*INFORMATION GIVEN*:
-=-=-

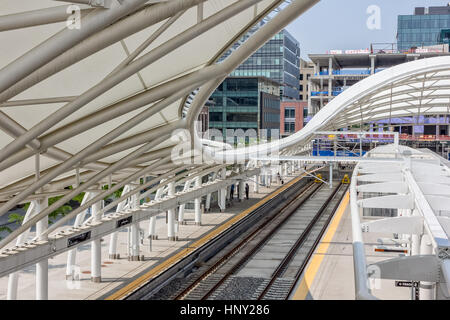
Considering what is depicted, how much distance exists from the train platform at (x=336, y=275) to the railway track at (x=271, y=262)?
65 cm

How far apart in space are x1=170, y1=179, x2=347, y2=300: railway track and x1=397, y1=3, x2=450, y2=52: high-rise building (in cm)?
11753

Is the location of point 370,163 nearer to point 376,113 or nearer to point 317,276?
point 317,276

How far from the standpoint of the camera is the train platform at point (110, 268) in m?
16.5

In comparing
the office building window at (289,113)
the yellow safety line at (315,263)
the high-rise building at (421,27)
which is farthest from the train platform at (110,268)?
the high-rise building at (421,27)

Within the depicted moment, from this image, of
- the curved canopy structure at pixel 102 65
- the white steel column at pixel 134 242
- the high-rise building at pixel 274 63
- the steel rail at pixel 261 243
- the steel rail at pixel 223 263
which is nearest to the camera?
the curved canopy structure at pixel 102 65

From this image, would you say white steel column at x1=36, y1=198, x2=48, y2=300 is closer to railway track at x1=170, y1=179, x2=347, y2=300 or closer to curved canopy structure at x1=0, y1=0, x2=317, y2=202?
curved canopy structure at x1=0, y1=0, x2=317, y2=202

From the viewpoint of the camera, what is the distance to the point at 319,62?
235 ft

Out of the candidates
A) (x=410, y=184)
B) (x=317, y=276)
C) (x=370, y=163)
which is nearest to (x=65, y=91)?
(x=410, y=184)

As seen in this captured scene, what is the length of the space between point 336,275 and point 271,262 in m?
4.60

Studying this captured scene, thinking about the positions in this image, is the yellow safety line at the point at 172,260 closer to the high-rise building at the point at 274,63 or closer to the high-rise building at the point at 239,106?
the high-rise building at the point at 239,106

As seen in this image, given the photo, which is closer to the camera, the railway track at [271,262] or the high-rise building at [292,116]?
the railway track at [271,262]

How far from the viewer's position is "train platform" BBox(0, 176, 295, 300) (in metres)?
16.5

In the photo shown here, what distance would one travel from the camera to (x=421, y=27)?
14300 cm
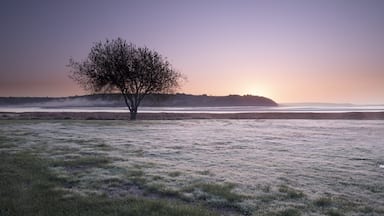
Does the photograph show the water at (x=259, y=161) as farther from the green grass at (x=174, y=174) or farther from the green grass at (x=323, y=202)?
the green grass at (x=323, y=202)

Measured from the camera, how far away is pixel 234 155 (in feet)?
80.1

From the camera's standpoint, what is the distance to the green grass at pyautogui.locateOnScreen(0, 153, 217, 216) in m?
11.7

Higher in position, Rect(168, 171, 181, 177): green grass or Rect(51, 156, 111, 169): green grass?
Rect(51, 156, 111, 169): green grass

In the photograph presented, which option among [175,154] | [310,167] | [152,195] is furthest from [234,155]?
[152,195]

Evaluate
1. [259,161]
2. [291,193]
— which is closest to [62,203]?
[291,193]

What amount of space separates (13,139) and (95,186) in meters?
19.1

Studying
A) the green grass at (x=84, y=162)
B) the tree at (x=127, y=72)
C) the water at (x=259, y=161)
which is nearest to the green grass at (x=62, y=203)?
the water at (x=259, y=161)

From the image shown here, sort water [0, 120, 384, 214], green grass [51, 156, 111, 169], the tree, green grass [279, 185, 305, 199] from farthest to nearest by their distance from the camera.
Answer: the tree → green grass [51, 156, 111, 169] → water [0, 120, 384, 214] → green grass [279, 185, 305, 199]

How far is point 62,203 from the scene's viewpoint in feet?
40.9

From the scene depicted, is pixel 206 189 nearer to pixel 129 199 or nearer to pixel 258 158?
pixel 129 199

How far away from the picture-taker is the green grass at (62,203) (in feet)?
38.5

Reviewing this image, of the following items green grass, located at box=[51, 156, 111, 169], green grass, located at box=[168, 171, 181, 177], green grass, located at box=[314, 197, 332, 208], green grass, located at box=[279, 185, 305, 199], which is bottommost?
green grass, located at box=[314, 197, 332, 208]

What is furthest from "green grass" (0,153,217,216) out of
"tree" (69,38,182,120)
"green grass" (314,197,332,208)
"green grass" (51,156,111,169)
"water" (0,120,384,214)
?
"tree" (69,38,182,120)

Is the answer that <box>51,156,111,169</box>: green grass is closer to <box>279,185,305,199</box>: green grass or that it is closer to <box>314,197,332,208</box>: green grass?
<box>279,185,305,199</box>: green grass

-=-=-

*OBJECTIVE*:
Copy out the stretch of the material from the line containing "How far away from" through the end, reproducing those lines unchanged.

*THE COMPLETED TASK*:
How far away from the picture-taker is the green grass at (62,203) (in feet)?
38.5

Reviewing this image, of the following items green grass, located at box=[51, 156, 111, 169], green grass, located at box=[168, 171, 181, 177], green grass, located at box=[314, 197, 332, 208], green grass, located at box=[279, 185, 305, 199], which is bottommost?
green grass, located at box=[314, 197, 332, 208]

What is furthest from "green grass" (0,153,217,216) out of
"tree" (69,38,182,120)
"green grass" (314,197,332,208)
"green grass" (51,156,111,169)
"water" (0,120,384,214)
?
"tree" (69,38,182,120)

Is the answer that <box>51,156,111,169</box>: green grass is closer to <box>279,185,305,199</box>: green grass or that it is closer to <box>314,197,332,208</box>: green grass?
<box>279,185,305,199</box>: green grass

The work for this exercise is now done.